Ministro da Fazenda em 1967, no ano seguinte foi um dos signatários do Ato Institucional número 5, que mergulhou o país no período mais sombrio de sua história. Seu interesse pessoal não era tanto a política, o que ele queria mesmo era obter o poder absoluto na economia. E conseguiu, porque entre as muitas atrocidades cometidas pelo AI-5 estava a proibição de o Congresso legislar sobre questões financeiras.
Na década de 1970, a política econômica criada por Delfim fez com que o Brasil crescesse a taxas de dois dígitos por ano. Os brasileiros, infelizmente, não foram beneficiados com esse crescimento, que ocorreu com forte concentração de renda. A frase de Delfim sobre o problema – “primeiro o bolo tem que crescer e depois distribuir” – tornou-se emblemática da sua política económica.
Alimentado por dívidas pesadas e gastos descontrolados, o bolo cresceu durante algum tempo e depois parou. A inflação disparou, seguida pelas taxas de juros (que deveriam tê-la controlado, mas não o fizeram), garantindo a manutenção da concentração de renda. “Aperto salarial” era uma expressão comum na época: o bolo nunca seria distribuído.
Delfim tinha o divertido hábito de assinar cartas de intenções ao Fundo Monetário Internacional comprometendo-se com metas inflacionárias que não tinha intenção de cumprir. No início de 1985, ano que marcou o fim da ditadura e do comando da economia de Delfim, o ministro se comprometeu com a meta de inflação de 120%: no final do ano, chegou a 239%, recorde histórico até então .
A década de 1980, caracterizada por hiperinflação, volatilidade económica, incerteza e muita preocupação, ficou conhecida como “a década perdida”. A inflação, que chegaria a 3.000% ao ano, só seria controlada com o Plano Real, em 1994.
A questão que fica é por que — tendo sido um participante entusiasta numa ditadura brutal, tendo sido um dos responsáveis pelo AI-5, tendo liderado uma política económica desastrosa — Delfim continuou e continua a ser reverenciado por todas as correntes políticas, desde o da direita para a esquerda, e pela imprensa, especializada ou não.
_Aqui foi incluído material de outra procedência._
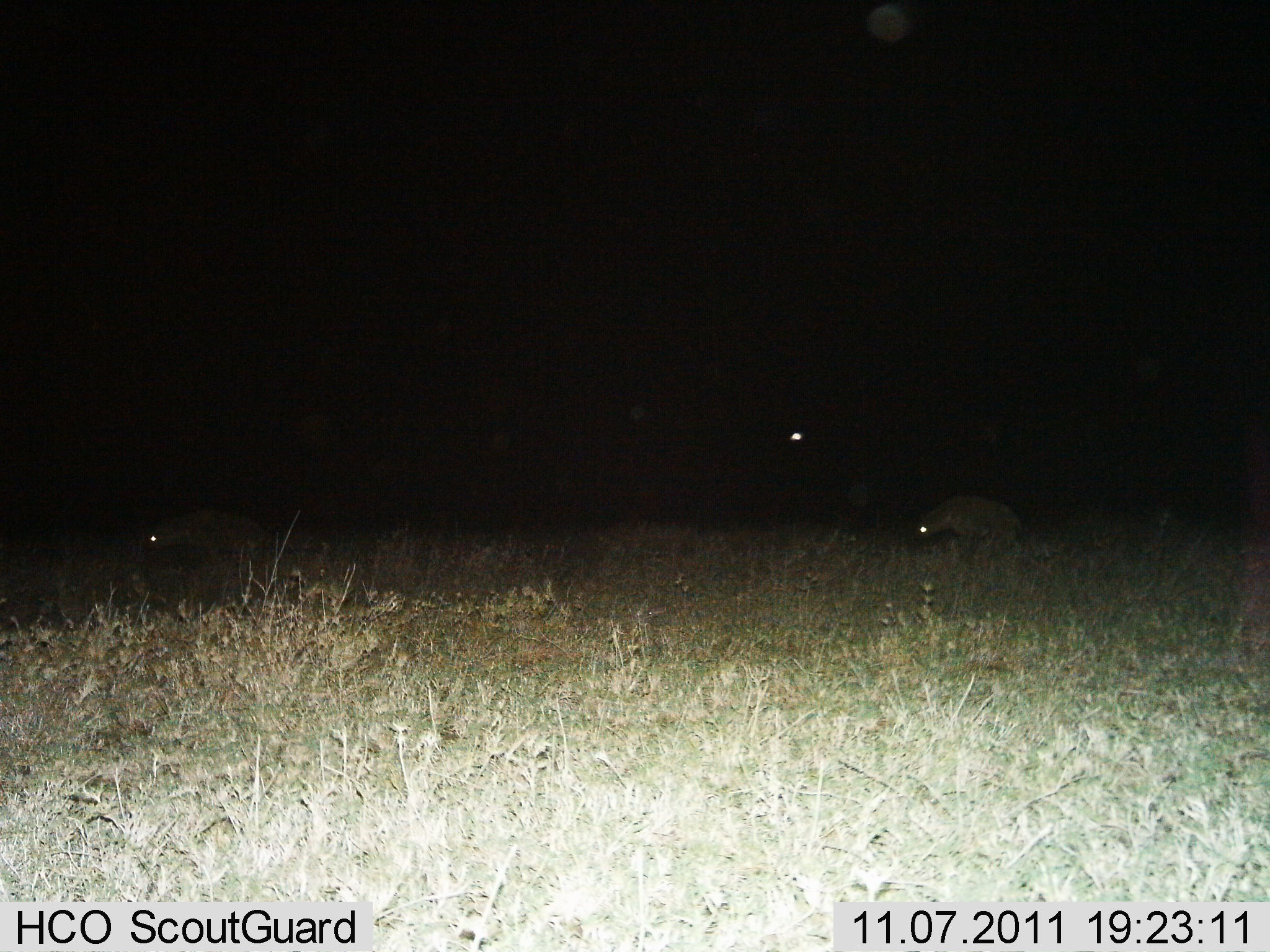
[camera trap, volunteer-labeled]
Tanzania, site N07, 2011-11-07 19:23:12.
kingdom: Animalia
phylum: Chordata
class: Mammalia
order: Carnivora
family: Hyaenidae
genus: Crocuta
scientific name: Crocuta crocuta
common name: spotted hyena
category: hyenaspotted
Hyenaspotted (spotted hyena) (Crocuta crocuta), count 2. Behavior (volunteer vote fractions): standing 29%, resting 0%, moving 71%, interacting 0%. Young present (vote fraction): 0%. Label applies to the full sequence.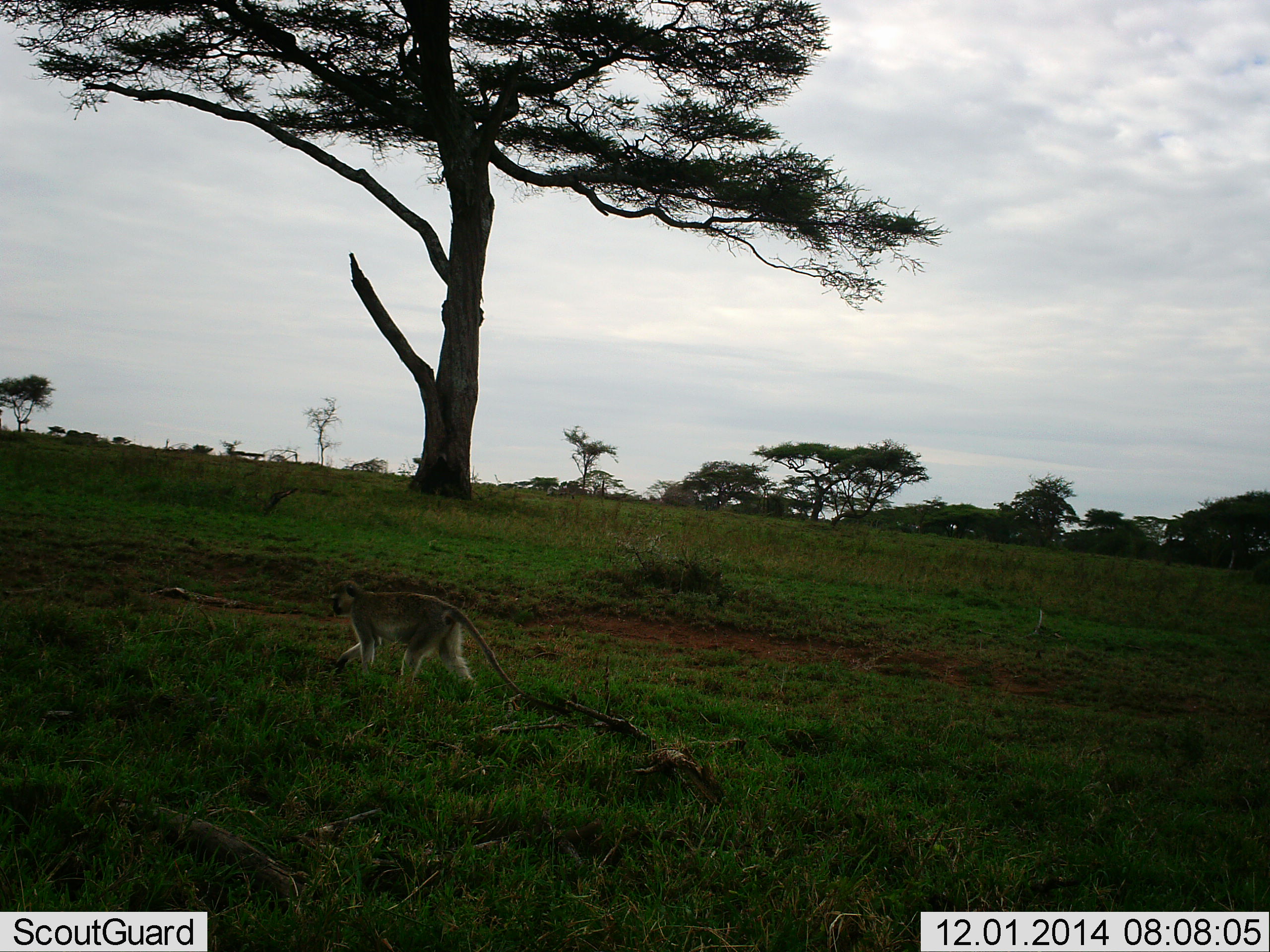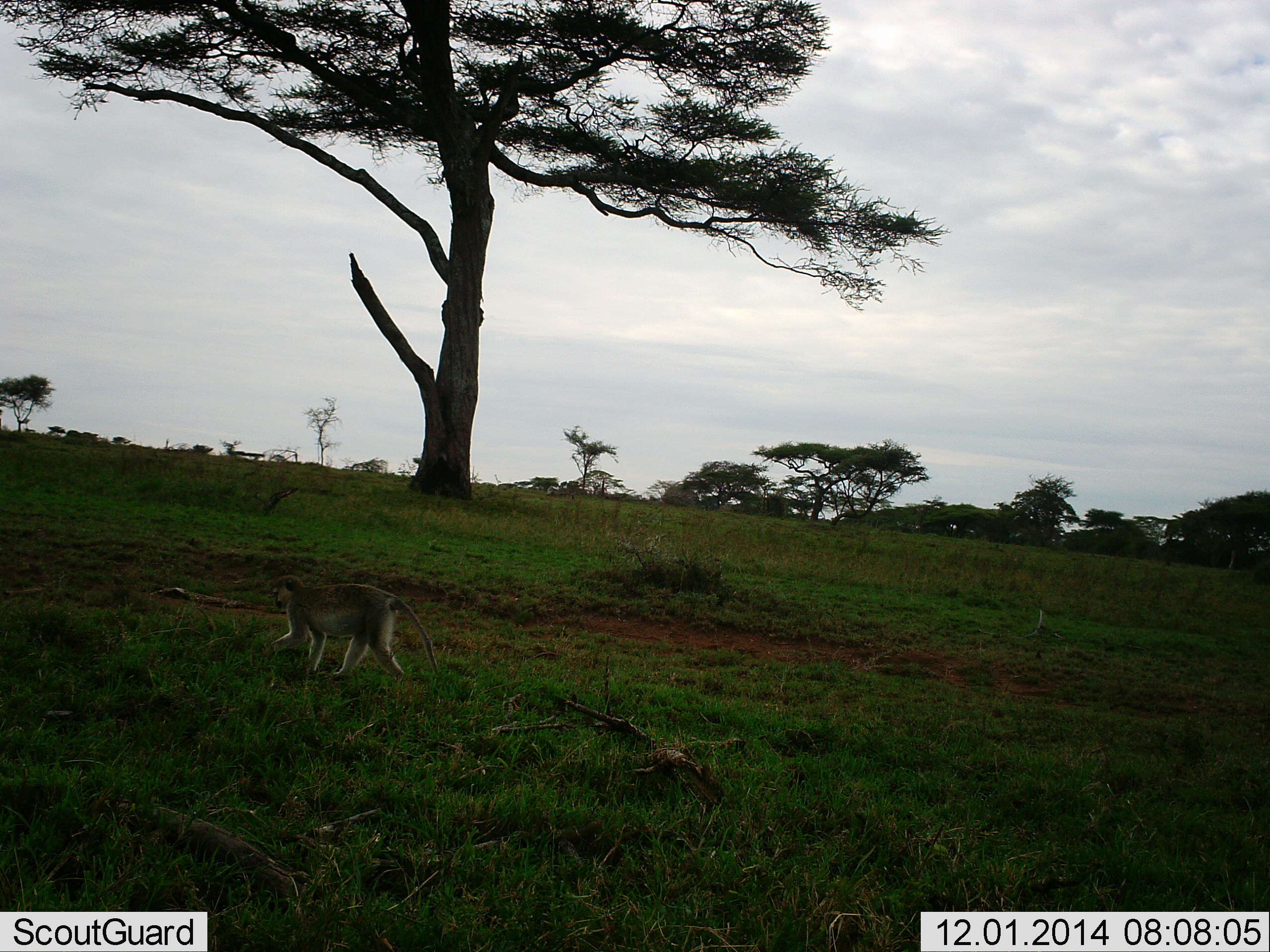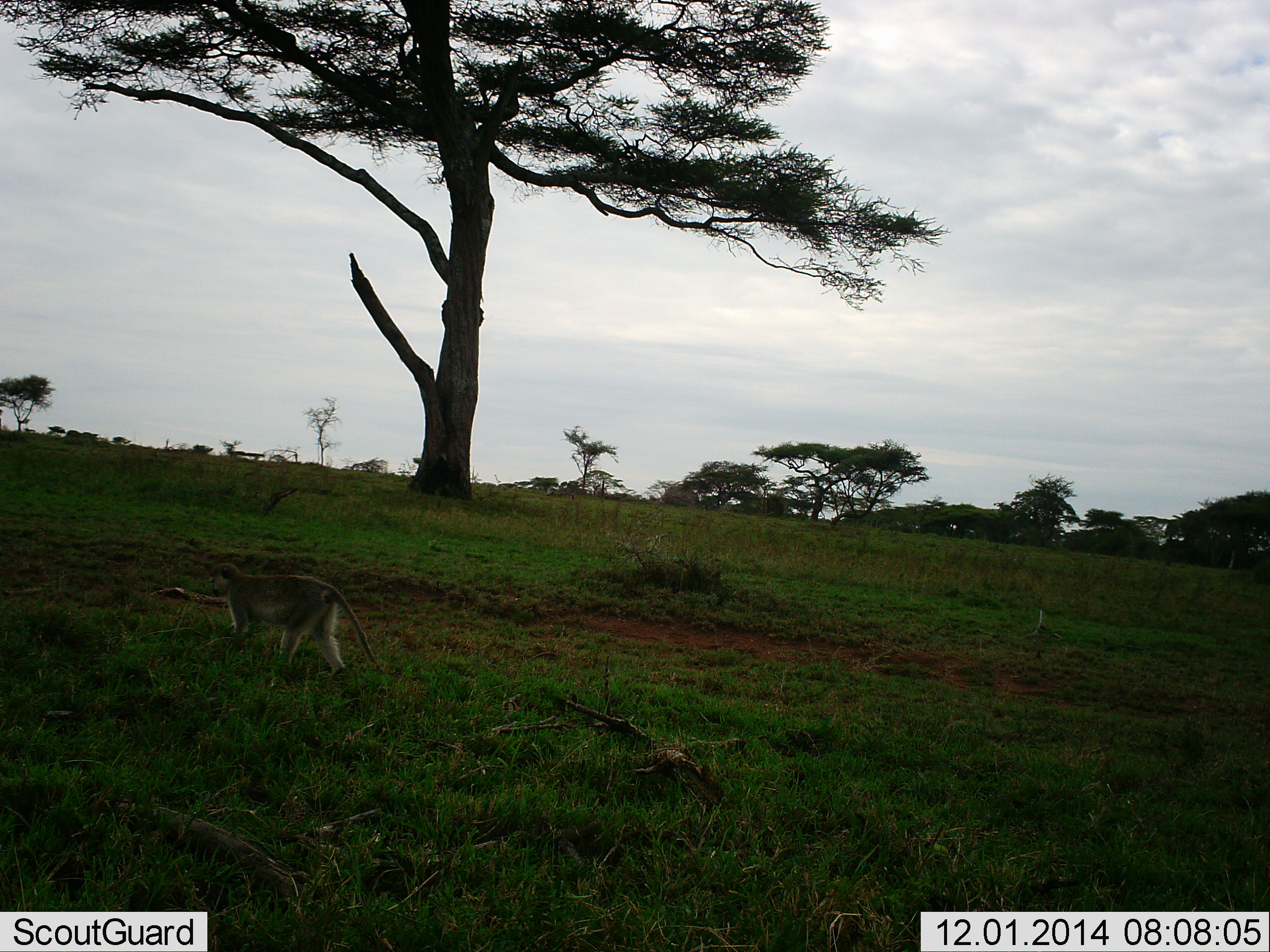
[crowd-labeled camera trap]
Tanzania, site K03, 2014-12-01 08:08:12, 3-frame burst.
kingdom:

Lula e Dilma, por exemplo – que passaram grande parte da vida lutando contra a ditadura e criticando sua política econômica – sempre permaneceram próximos de Delfim e o tiveram como conselheiro. (A Nova Matriz Econômica, com a qual os dois destruíram a economia brasileira na última década, tem pontos em comum com a abordagem Delphiniana, aliás.)
De qualquer forma, a generosidade (ou aparente contradição) de quem fica não absolve quem sai: Delfim sai sem sentir falta.